• Stored rows:

— START —

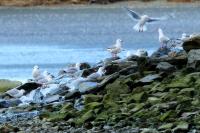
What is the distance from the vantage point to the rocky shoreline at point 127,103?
9.09 metres

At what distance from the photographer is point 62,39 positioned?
28.5 m

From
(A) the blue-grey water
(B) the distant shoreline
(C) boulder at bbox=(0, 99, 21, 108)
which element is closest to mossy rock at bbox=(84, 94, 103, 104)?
(C) boulder at bbox=(0, 99, 21, 108)

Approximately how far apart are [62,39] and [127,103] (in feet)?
61.0

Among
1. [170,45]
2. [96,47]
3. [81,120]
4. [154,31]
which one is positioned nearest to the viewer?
[81,120]

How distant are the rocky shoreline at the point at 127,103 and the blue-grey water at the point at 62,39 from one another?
491 centimetres

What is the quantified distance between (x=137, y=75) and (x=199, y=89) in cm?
174

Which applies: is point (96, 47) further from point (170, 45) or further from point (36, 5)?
point (36, 5)

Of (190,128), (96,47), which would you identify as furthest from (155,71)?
(96,47)

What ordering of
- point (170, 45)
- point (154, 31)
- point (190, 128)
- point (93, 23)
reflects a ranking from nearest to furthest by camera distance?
point (190, 128), point (170, 45), point (154, 31), point (93, 23)

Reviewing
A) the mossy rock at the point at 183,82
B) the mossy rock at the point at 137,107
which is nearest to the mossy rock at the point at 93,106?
the mossy rock at the point at 137,107

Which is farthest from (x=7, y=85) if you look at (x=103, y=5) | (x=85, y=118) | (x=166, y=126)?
(x=103, y=5)

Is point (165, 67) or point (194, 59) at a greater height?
point (194, 59)

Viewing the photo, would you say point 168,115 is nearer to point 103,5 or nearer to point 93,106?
point 93,106

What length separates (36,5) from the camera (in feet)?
182
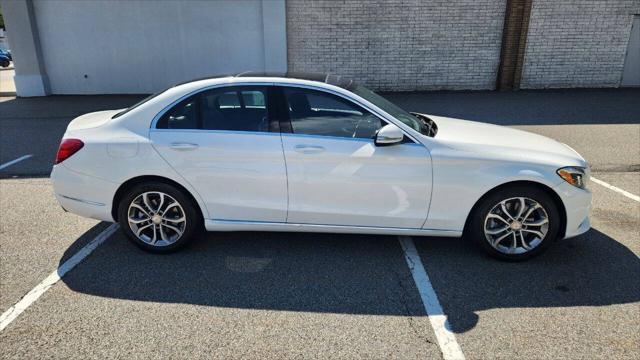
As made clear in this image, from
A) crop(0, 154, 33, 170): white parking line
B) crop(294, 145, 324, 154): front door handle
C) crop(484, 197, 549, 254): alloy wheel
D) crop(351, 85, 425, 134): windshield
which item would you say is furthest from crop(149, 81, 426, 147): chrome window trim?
crop(0, 154, 33, 170): white parking line

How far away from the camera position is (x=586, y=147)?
7859 millimetres

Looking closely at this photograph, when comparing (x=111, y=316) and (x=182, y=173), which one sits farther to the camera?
(x=182, y=173)

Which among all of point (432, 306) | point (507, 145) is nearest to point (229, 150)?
point (432, 306)

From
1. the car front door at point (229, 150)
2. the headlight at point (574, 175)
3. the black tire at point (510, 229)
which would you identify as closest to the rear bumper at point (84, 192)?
the car front door at point (229, 150)

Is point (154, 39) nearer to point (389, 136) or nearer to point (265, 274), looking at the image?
point (265, 274)

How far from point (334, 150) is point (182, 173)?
1.32 meters

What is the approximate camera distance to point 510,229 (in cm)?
377

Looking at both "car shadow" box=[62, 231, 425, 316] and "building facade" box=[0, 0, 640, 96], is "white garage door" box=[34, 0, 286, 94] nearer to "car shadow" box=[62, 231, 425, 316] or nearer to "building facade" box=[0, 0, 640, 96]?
"building facade" box=[0, 0, 640, 96]

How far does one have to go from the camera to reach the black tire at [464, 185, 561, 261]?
145 inches

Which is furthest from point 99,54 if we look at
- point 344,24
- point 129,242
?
point 129,242

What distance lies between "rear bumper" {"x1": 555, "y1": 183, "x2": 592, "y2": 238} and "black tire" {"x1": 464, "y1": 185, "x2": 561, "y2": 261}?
86mm

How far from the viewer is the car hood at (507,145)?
3652mm

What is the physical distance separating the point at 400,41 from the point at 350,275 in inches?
452

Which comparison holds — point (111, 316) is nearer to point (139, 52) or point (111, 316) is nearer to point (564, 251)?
point (564, 251)
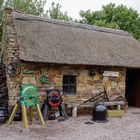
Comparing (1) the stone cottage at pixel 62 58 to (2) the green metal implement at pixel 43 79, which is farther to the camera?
(2) the green metal implement at pixel 43 79

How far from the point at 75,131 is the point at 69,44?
15.2 feet

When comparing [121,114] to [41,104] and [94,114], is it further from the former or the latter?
[41,104]

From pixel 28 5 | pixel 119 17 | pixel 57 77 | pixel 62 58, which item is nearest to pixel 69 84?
pixel 57 77

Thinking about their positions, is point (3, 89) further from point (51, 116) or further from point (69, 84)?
point (69, 84)

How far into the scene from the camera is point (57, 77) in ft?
38.8

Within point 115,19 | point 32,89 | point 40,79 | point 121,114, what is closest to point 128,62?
point 121,114

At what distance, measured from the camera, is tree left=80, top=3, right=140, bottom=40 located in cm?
2632

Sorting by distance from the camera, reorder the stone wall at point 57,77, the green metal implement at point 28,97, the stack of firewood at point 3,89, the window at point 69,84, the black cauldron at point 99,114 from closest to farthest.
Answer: the green metal implement at point 28,97
the black cauldron at point 99,114
the stone wall at point 57,77
the stack of firewood at point 3,89
the window at point 69,84

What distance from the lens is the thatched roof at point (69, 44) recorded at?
38.1 ft

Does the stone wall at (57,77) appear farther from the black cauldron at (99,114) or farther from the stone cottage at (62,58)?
the black cauldron at (99,114)

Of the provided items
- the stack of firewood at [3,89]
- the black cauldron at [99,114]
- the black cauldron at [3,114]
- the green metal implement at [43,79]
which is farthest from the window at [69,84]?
the black cauldron at [3,114]

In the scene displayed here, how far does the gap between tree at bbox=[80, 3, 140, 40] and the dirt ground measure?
16.2 metres

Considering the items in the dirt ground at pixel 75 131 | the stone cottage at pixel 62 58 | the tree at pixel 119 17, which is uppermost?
the tree at pixel 119 17

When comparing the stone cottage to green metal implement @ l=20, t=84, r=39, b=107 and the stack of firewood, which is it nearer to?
the stack of firewood
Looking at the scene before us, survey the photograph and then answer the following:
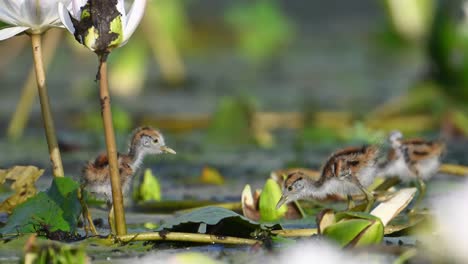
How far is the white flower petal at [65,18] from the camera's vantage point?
2.18 m

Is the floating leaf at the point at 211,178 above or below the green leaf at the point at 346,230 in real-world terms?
below

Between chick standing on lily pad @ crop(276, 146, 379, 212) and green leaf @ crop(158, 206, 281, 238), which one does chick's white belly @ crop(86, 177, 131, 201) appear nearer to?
green leaf @ crop(158, 206, 281, 238)

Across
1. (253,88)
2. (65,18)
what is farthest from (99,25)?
(253,88)

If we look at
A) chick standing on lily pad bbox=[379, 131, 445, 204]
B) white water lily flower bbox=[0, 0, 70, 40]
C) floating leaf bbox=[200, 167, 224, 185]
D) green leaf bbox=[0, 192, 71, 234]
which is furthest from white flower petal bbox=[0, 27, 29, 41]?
floating leaf bbox=[200, 167, 224, 185]

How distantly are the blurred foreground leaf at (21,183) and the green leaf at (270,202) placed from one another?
631 millimetres

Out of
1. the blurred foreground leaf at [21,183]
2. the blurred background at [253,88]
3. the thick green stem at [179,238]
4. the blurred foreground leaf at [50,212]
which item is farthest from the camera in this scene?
the blurred background at [253,88]

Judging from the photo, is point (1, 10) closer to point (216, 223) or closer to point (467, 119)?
point (216, 223)

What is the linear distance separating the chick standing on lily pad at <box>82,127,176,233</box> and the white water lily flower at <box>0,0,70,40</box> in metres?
0.42

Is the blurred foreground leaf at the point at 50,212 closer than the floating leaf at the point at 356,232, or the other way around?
the floating leaf at the point at 356,232

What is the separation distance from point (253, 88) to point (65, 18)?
5231 mm

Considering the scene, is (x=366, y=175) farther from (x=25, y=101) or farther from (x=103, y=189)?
(x=25, y=101)

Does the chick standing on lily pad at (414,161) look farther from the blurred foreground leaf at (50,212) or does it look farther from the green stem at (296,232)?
the blurred foreground leaf at (50,212)

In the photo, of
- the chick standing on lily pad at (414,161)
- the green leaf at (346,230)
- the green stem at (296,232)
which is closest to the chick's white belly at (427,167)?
the chick standing on lily pad at (414,161)

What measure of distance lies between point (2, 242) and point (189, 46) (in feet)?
26.2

— END —

• Written instruction: Render every line of the records above as a JSON list of strings, one string per line, skipping blank lines and leaving out the pictures.

• Solved exercise:
[
  "What is the distance from the vantage point to the rocky shoreline at point 127,103?",
  "9.09 metres",
  "At what distance from the photographer is point 62,39 positioned?",
  "28.5 m",
  "From",
  "(A) the blue-grey water",
  "(B) the distant shoreline",
  "(C) boulder at bbox=(0, 99, 21, 108)",
  "which element is closest to mossy rock at bbox=(84, 94, 103, 104)?",
  "(C) boulder at bbox=(0, 99, 21, 108)",
  "Approximately how far apart are [62,39] and [127,103] (in feet)?",
  "61.0",
  "Among",
  "1. [170,45]",
  "2. [96,47]",
  "3. [81,120]",
  "4. [154,31]",
  "which one is positioned nearest to the viewer?",
  "[81,120]",
  "How distant are the rocky shoreline at the point at 127,103 and the blue-grey water at the point at 62,39 from one another?",
  "491 centimetres",
  "What is the quantified distance between (x=137, y=75) and (x=199, y=89) in cm?",
  "174",
  "Which applies: is point (96, 47) further from point (170, 45) or further from point (36, 5)?",
  "point (36, 5)",
  "Of (190,128), (96,47), which would you identify as furthest from (155,71)?",
  "(96,47)",
  "What ordering of",
  "- point (170, 45)",
  "- point (154, 31)",
  "- point (190, 128)",
  "- point (93, 23)",
  "reflects a ranking from nearest to furthest by camera distance?",
  "point (190, 128), point (170, 45), point (154, 31), point (93, 23)",
  "Reviewing",
  "A) the mossy rock at the point at 183,82",
  "B) the mossy rock at the point at 137,107",
  "which is nearest to the mossy rock at the point at 93,106?",
  "the mossy rock at the point at 137,107",
  "Which is farthest from (x=7, y=85) if you look at (x=103, y=5) | (x=85, y=118) | (x=166, y=126)?",
  "(x=103, y=5)",
  "Is point (165, 67) or point (194, 59) at a greater height?",
  "point (194, 59)",
  "Viewing the photo, would you say point 168,115 is nearer to point 103,5 or nearer to point 93,106?",
  "point 93,106",
  "What length separates (36,5) from the camera (in feet)?",
  "182",
  "As made clear in this image, from",
  "A) crop(0, 154, 33, 170): white parking line",
  "B) crop(294, 145, 324, 154): front door handle",
  "C) crop(484, 197, 549, 254): alloy wheel",
  "D) crop(351, 85, 425, 134): windshield",
  "which item would you say is furthest from crop(149, 81, 426, 147): chrome window trim?",
  "crop(0, 154, 33, 170): white parking line",
  "How far away from the camera position is (x=586, y=147)?",
  "7859 millimetres",
  "Looking closely at this photograph, when comparing (x=111, y=316) and (x=182, y=173), which one sits farther to the camera?",
  "(x=182, y=173)",
  "Which among all of point (432, 306) | point (507, 145) is nearest to point (229, 150)?",
  "point (432, 306)",
  "From",
  "1. the car front door at point (229, 150)",
  "2. the headlight at point (574, 175)",
  "3. the black tire at point (510, 229)",
  "which would you identify as closest to the rear bumper at point (84, 192)?",
  "the car front door at point (229, 150)",
  "Is point (154, 39) nearer to point (389, 136) or nearer to point (265, 274), looking at the image?",
  "point (265, 274)",
  "How far from point (334, 150) is point (182, 173)?",
  "1.32 meters",
  "What is the approximate camera distance to point 510,229 (in cm)?",
  "377",
  "Looking at both \"car shadow\" box=[62, 231, 425, 316] and \"building facade\" box=[0, 0, 640, 96], is \"white garage door\" box=[34, 0, 286, 94] nearer to \"car shadow\" box=[62, 231, 425, 316] or nearer to \"building facade\" box=[0, 0, 640, 96]?",
  "\"building facade\" box=[0, 0, 640, 96]",
  "How far does one have to go from the camera to reach the black tire at [464, 185, 561, 261]?",
  "145 inches",
  "Which is furthest from point 99,54 if we look at",
  "- point 344,24",
  "- point 129,242",
  "?",
  "point 129,242",
  "What distance lies between \"rear bumper\" {\"x1\": 555, \"y1\": 183, \"x2\": 592, \"y2\": 238} and \"black tire\" {\"x1\": 464, \"y1\": 185, \"x2\": 561, \"y2\": 261}?",
  "86mm",
  "How far from the viewer is the car hood at (507,145)?",
  "3652mm",
  "What is the physical distance separating the point at 400,41 from the point at 350,275 in inches?",
  "452",
  "Which comparison holds — point (111, 316) is nearer to point (139, 52) or point (111, 316) is nearer to point (564, 251)?",
  "point (564, 251)",
  "Comparing (1) the stone cottage at pixel 62 58 to (2) the green metal implement at pixel 43 79, which is farther to the camera?",
  "(2) the green metal implement at pixel 43 79",
  "How far from the point at 75,131 is the point at 69,44?",
  "15.2 feet",
  "When comparing [121,114] to [41,104] and [94,114], is it further from the former or the latter?",
  "[41,104]",
  "From pixel 28 5 | pixel 119 17 | pixel 57 77 | pixel 62 58, which item is nearest to pixel 69 84?",
  "pixel 57 77",
  "Thinking about their positions, is point (3, 89) further from point (51, 116) or further from point (69, 84)?",
  "point (69, 84)",
  "How far into the scene from the camera is point (57, 77) in ft?",
  "38.8",
  "Within point 115,19 | point 32,89 | point 40,79 | point 121,114, what is closest to point 128,62?",
  "point 121,114",
  "At what distance, measured from the camera, is tree left=80, top=3, right=140, bottom=40 located in cm?",
  "2632",
  "Sorting by distance from the camera, reorder the stone wall at point 57,77, the green metal implement at point 28,97, the stack of firewood at point 3,89, the window at point 69,84, the black cauldron at point 99,114 from closest to farthest.",
  "Answer: the green metal implement at point 28,97",
  "the black cauldron at point 99,114",
  "the stone wall at point 57,77",
  "the stack of firewood at point 3,89",
  "the window at point 69,84",
  "What distance from the lens is the thatched roof at point (69, 44) recorded at?",
  "38.1 ft",
  "Does the stone wall at (57,77) appear farther from the black cauldron at (99,114) or farther from the stone cottage at (62,58)?",
  "the black cauldron at (99,114)",
  "Of the provided items",
  "- the stack of firewood at [3,89]",
  "- the black cauldron at [99,114]",
  "- the black cauldron at [3,114]",
  "- the green metal implement at [43,79]",
  "which is farthest from the window at [69,84]?",
  "the black cauldron at [3,114]",
  "In the scene displayed here, how far does the gap between tree at bbox=[80, 3, 140, 40] and the dirt ground measure?",
  "16.2 metres",
  "Considering the items in the dirt ground at pixel 75 131 | the stone cottage at pixel 62 58 | the tree at pixel 119 17, which is uppermost?",
  "the tree at pixel 119 17",
  "When comparing the stone cottage to green metal implement @ l=20, t=84, r=39, b=107 and the stack of firewood, which is it nearer to?",
  "the stack of firewood",
  "Looking at the scene before us, survey the photograph and then answer the following:",
  "How far is the white flower petal at [65,18] from the camera's vantage point?",
  "2.18 m",
  "Is the floating leaf at the point at 211,178 above or below the green leaf at the point at 346,230 in real-world terms?",
  "below",
  "Between chick standing on lily pad @ crop(276, 146, 379, 212) and green leaf @ crop(158, 206, 281, 238), which one does chick's white belly @ crop(86, 177, 131, 201) appear nearer to?",
  "green leaf @ crop(158, 206, 281, 238)",
  "Across",
  "1. (253,88)",
  "2. (65,18)",
  "what is farthest from (99,25)?",
  "(253,88)",
  "If we look at",
  "A) chick standing on lily pad bbox=[379, 131, 445, 204]",
  "B) white water lily flower bbox=[0, 0, 70, 40]",
  "C) floating leaf bbox=[200, 167, 224, 185]",
  "D) green leaf bbox=[0, 192, 71, 234]",
  "which is furthest from white flower petal bbox=[0, 27, 29, 41]?",
  "floating leaf bbox=[200, 167, 224, 185]",
  "How distantly are the blurred foreground leaf at (21,183) and the green leaf at (270,202) placed from one another?",
  "631 millimetres",
  "Out of",
  "1. the blurred foreground leaf at [21,183]",
  "2. the blurred background at [253,88]",
  "3. the thick green stem at [179,238]",
  "4. the blurred foreground leaf at [50,212]",
  "which item is farthest from the camera in this scene?",
  "the blurred background at [253,88]",
  "Judging from the photo, is point (1, 10) closer to point (216, 223) or closer to point (467, 119)?",
  "point (216, 223)",
  "What is the linear distance separating the chick standing on lily pad at <box>82,127,176,233</box> and the white water lily flower at <box>0,0,70,40</box> in metres?",
  "0.42",
  "Is the blurred foreground leaf at the point at 50,212 closer than the floating leaf at the point at 356,232, or the other way around?",
  "the floating leaf at the point at 356,232",
  "What is the separation distance from point (253, 88) to point (65, 18)?",
  "5231 mm",
  "Considering the scene, is (x=366, y=175) farther from (x=25, y=101) or farther from (x=103, y=189)?",
  "(x=25, y=101)",
  "Does the chick standing on lily pad at (414,161) look farther from the blurred foreground leaf at (50,212) or does it look farther from the green stem at (296,232)?",
  "the blurred foreground leaf at (50,212)",
  "In the photo, of",
  "- the chick standing on lily pad at (414,161)",
  "- the green leaf at (346,230)",
  "- the green stem at (296,232)",
  "which is closest to the chick's white belly at (427,167)?",
  "the chick standing on lily pad at (414,161)",
  "What measure of distance lies between point (2, 242) and point (189, 46) (in feet)?",
  "26.2"
]